◆ **Problem requirements**
Go through the data and report each line that holds the string "training".

◆ **Records to use**
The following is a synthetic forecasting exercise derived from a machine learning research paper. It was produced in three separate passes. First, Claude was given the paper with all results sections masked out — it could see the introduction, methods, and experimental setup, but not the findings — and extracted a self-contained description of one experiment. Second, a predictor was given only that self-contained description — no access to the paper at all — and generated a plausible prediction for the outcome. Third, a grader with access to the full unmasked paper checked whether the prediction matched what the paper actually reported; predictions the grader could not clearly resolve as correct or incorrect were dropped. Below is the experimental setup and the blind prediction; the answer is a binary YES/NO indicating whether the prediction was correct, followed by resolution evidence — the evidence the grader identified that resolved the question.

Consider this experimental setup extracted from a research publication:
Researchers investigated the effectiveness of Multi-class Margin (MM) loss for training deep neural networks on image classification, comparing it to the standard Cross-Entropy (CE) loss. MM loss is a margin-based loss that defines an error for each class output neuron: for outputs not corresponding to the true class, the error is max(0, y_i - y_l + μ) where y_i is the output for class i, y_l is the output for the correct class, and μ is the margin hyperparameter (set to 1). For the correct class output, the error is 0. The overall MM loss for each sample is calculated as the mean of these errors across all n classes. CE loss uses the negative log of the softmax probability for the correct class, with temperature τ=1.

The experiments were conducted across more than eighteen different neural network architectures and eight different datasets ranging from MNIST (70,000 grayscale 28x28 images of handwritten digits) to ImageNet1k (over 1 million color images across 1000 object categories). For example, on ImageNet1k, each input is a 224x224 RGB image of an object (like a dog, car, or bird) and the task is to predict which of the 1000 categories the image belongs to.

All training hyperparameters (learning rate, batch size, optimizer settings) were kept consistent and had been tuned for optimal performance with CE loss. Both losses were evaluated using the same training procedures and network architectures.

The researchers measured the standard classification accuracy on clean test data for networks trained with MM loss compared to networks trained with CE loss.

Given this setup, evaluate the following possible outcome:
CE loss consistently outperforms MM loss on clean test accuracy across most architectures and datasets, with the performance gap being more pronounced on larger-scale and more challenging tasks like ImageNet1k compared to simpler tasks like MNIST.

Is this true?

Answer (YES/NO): YES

◆ **Written response**
Researchers investigated the effectiveness of Multi-class Margin (MM) loss for training deep neural networks on image classification, comparing it to the standard Cross-Entropy (CE) loss. MM loss is a margin-based loss that defines an error for each class output neuron: for outputs not corresponding to the true class, the error is max(0, y_i - y_l + μ) where y_i is the output for class i, y_l is the output for the correct class, and μ is the margin hyperparameter (set to 1). For the correct class output, the error is 0. The overall MM loss for each sample is calculated as the mean of these errors across all n classes. CE loss uses the negative log of the softmax probability for the correct class, with temperature τ=1.
All training hyperparameters (learning rate, batch size, optimizer settings) were kept consistent and had been tuned for optimal performance with CE loss. Both losses were evaluated using the same training procedures and network architectures.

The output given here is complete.